Als je je verdiept in het thema ‘engelen’ dienen er zich talloze boeken aan die je kunt lezen. Ik heb al een aardig plankje met boeken staan (geleend, uit de bibliotheek, via google.books) waarin ik zo nu en dan wat grasduin. In blogposts zal ik er de komende tijd het een en ander uit doorgeven.

Ik heb nu naast mij het boek ‘Honderd Engelen’ van Anselm Grün open liggen. Als je verwacht dat Grün je inwijdt in de wereld van engelverschijningen, kom je wat bedrogen uit.

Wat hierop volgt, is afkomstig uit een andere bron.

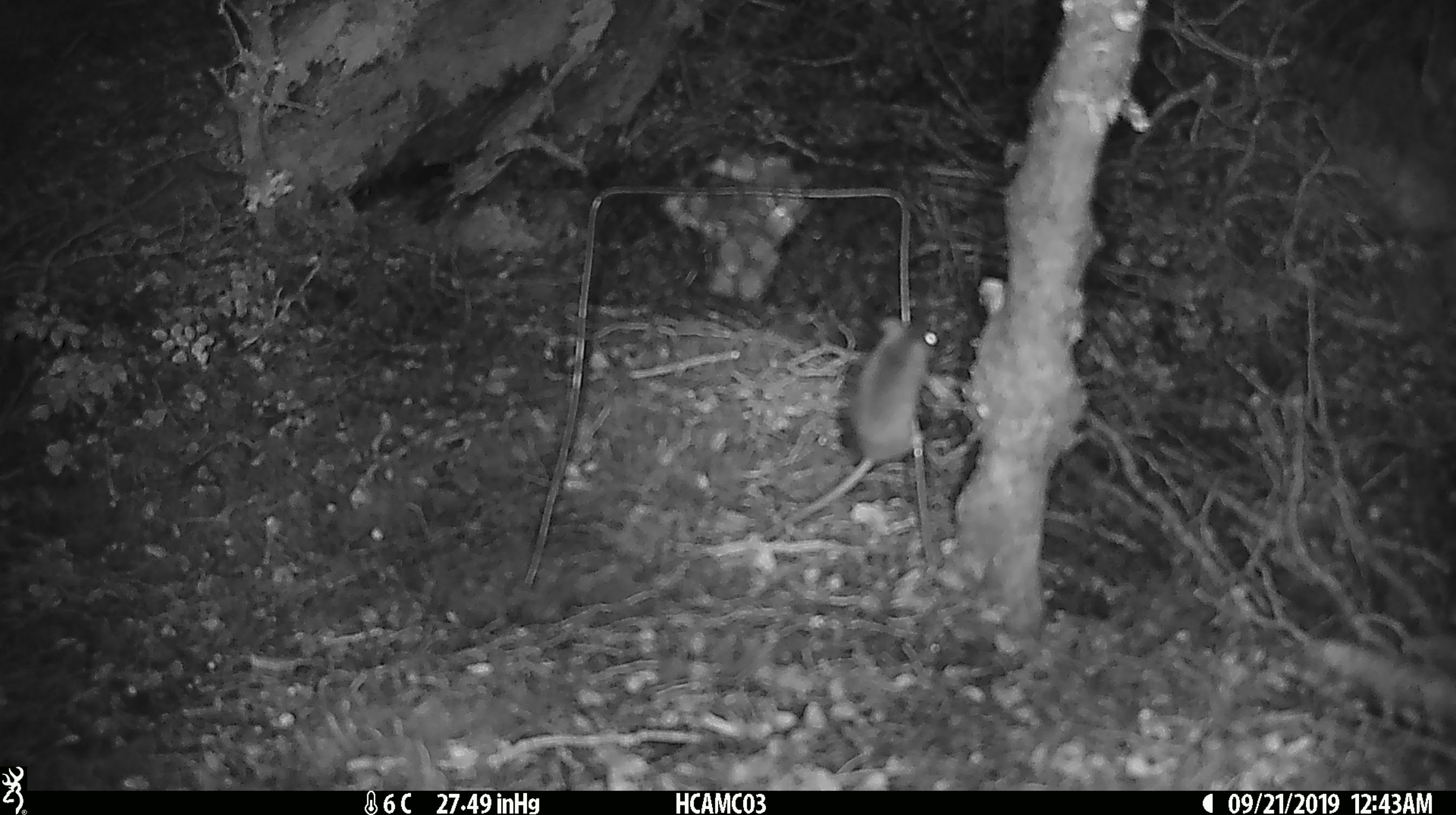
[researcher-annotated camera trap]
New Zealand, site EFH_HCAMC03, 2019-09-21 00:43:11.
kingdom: Animalia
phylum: Chordata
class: Mammalia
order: Rodentia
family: Muridae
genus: Mus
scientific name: Mus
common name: mouse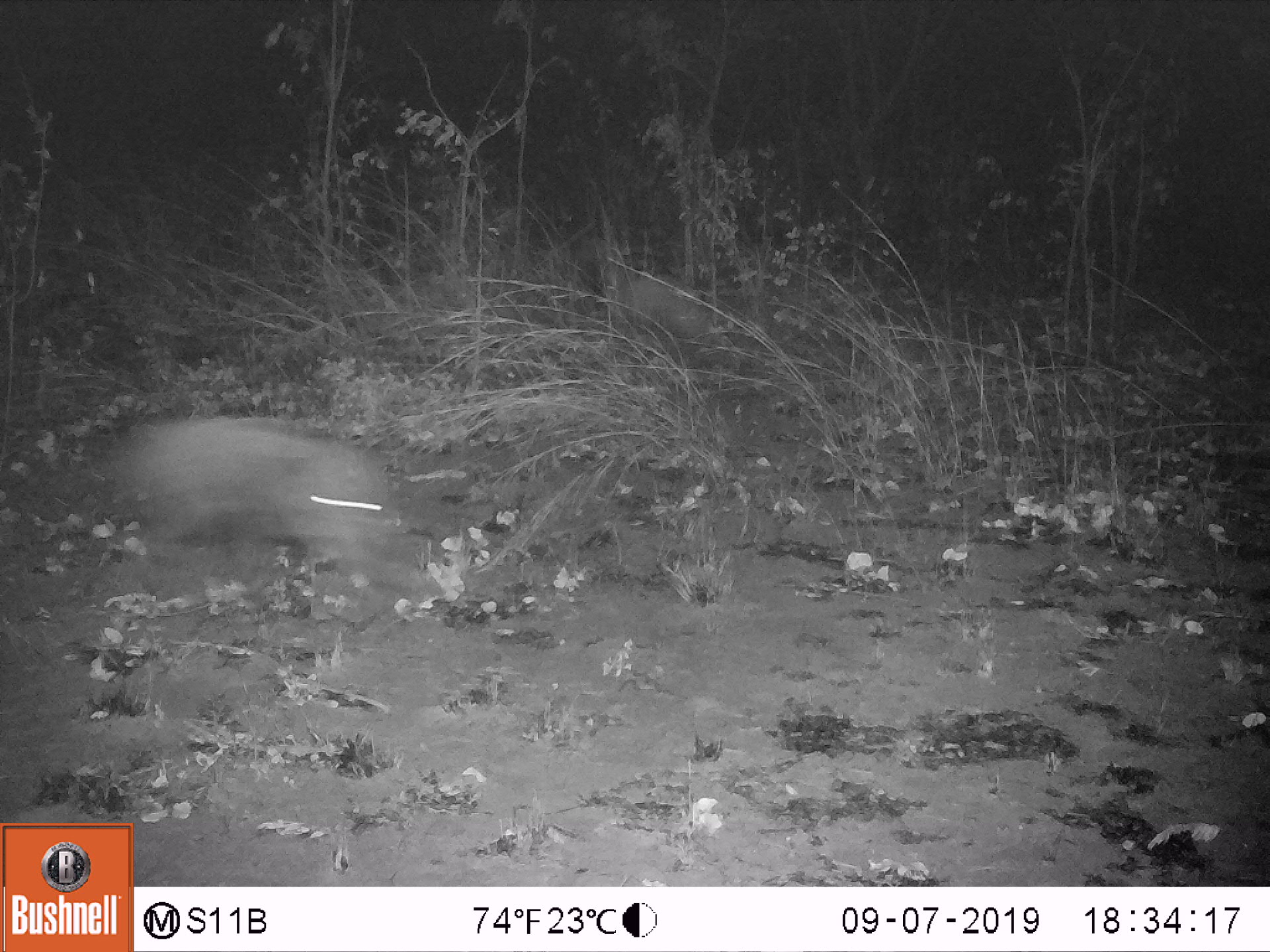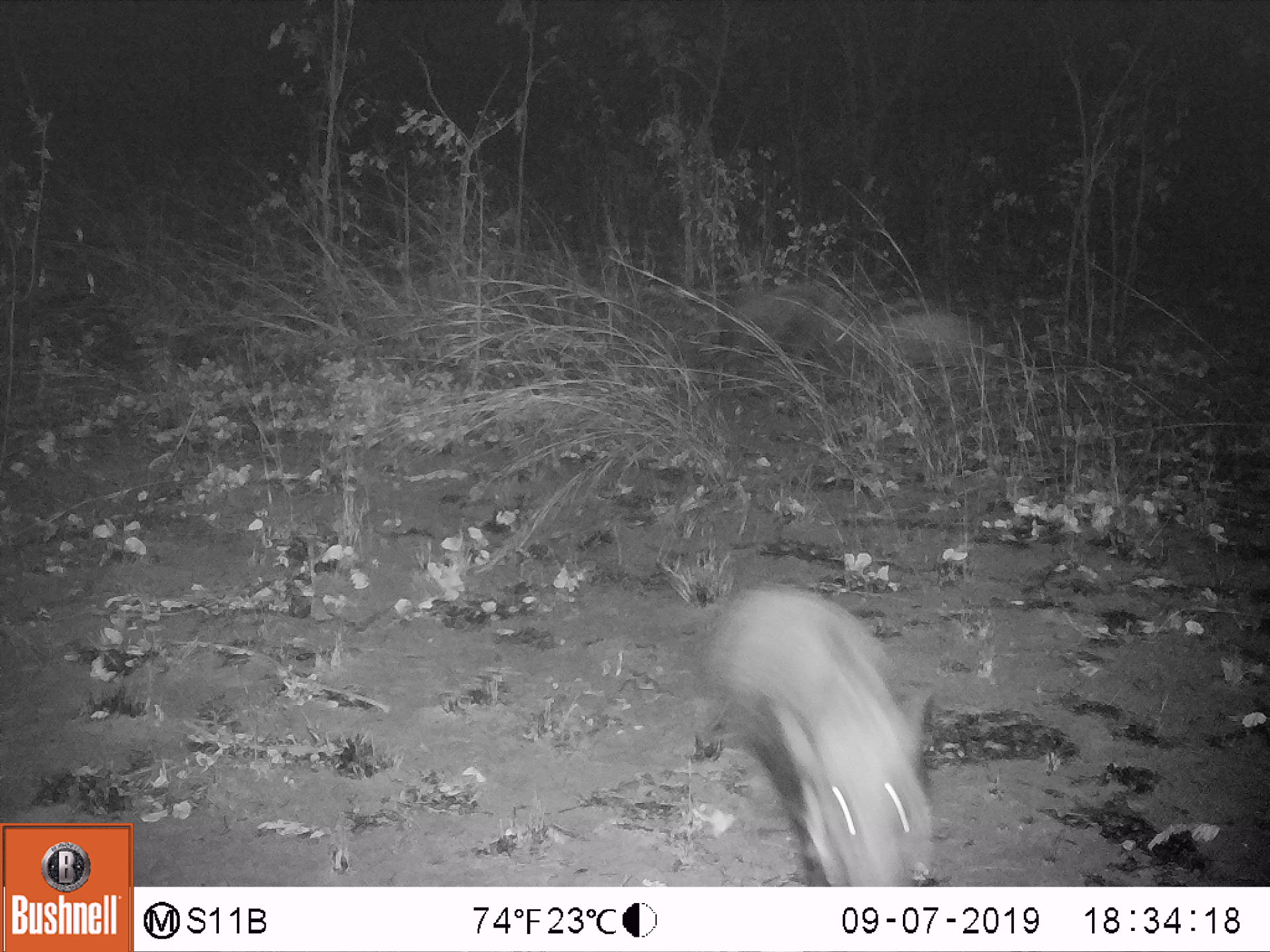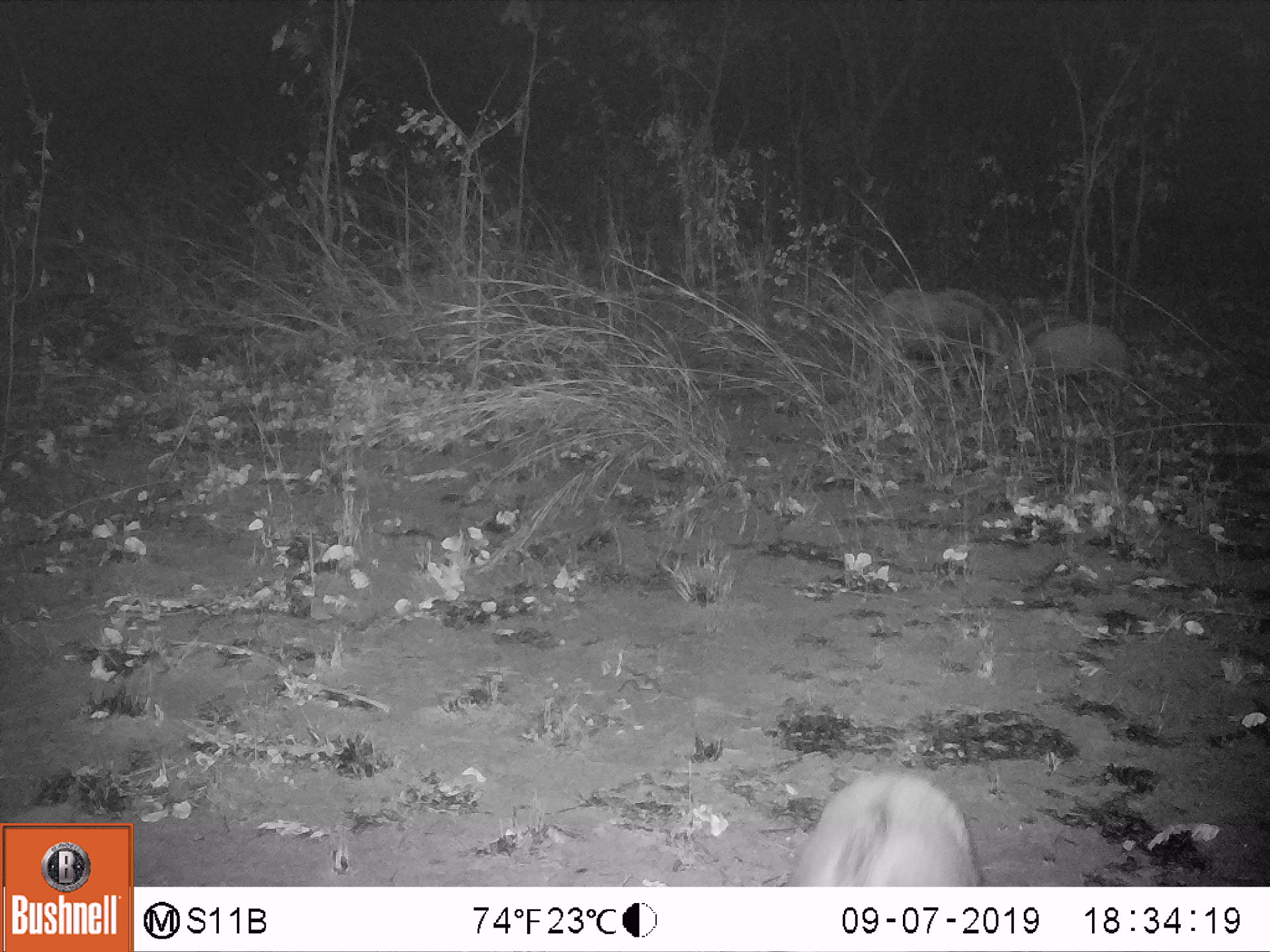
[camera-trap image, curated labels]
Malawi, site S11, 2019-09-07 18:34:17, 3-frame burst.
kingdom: Animalia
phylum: Chordata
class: Mammalia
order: Artiodactyla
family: Suidae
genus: Potamochoerus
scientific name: Potamochoerus larvatus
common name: bushpig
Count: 1.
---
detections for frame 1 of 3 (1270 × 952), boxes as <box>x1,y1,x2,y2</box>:
bushpig: <box>126,407,406,590</box>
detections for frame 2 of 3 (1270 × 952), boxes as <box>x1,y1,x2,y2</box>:
bushpig: <box>686,586,941,879</box>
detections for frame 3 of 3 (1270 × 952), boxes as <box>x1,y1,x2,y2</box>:
bushpig: <box>787,766,984,879</box>; <box>853,284,1030,396</box>; <box>1028,314,1133,379</box>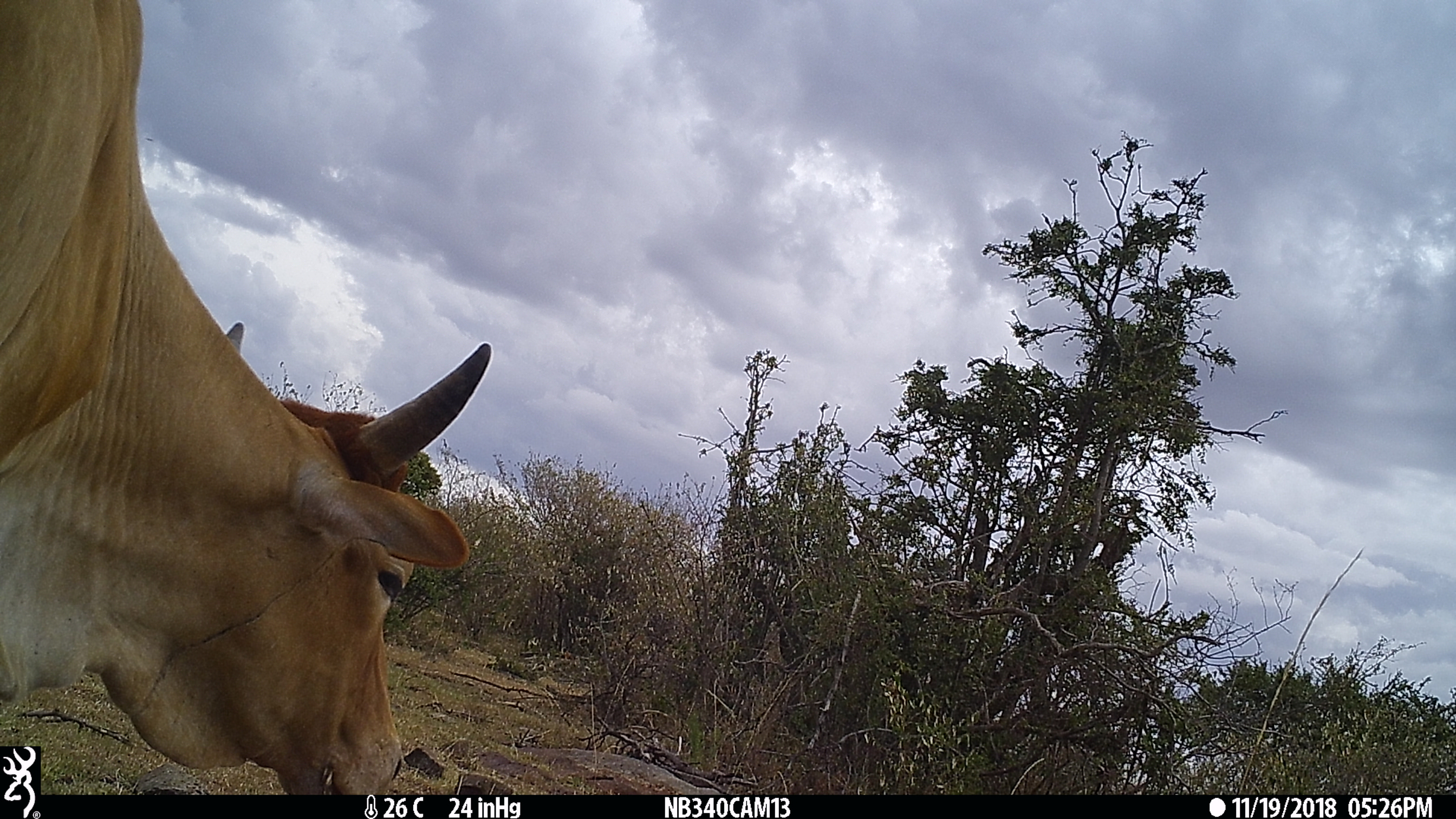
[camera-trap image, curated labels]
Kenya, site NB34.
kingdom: Animalia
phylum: Chordata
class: Mammalia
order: Artiodactyla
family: Bovidae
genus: Bos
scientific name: Bos taurus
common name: cattle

Bij hem zijn de engelen geen hemelse wezens die (al dan niet) verschijnen maar geesteshoudingen, of deugden. En tegelijk zijn de engelen de geestelijke begeleiders die je hart openen voor deze geesteshoudingen. Een citaat (blz. 10, 12)

Engelen zijn beelden van het diepe, blijvende verlangen naar hulp en genezing, dat niet uit onszelf voortkomt. Dat zij tegenwoordig weer ‘aankomen’, ons weer raken, drukt een verwachting uit: dat ons leven werkelijk niet in leegte eindigt, dat het kan lukken, dat wij kunnen aankomen bij ons eigenlijke doel. Engelen zijn geestelijke begeleiders. Zij brengen ons in contact met een diep verlangen, dat in ieder van ons verborgen is. Zij zijn een bron van inspiratie.

De engelen willen in ons iets oproepen wat wij in de dagelijkse drukte vergeten of verwaarlozen. Het is mooi je voor te stellen dat je () wordt begeleid door de engel van de trouw of de engel van de tederheid, dat God een engel naar je toestuurt die je inwijdt in het geheim van de trouw of de tederheid.

Dat klinkt natuurlijk allemaal heel toegankelijk en aantrekkelijk. Maar is de engel hier eigenlijk niet alleen maar een metafoor geworden? Of is dat de enige manier om vandaag nog over engelen te kunnen spreken?

Ik stel mijn antwoord op die vragen nog maar even uit. Er is nog veel meer te lezen en te ontdekken!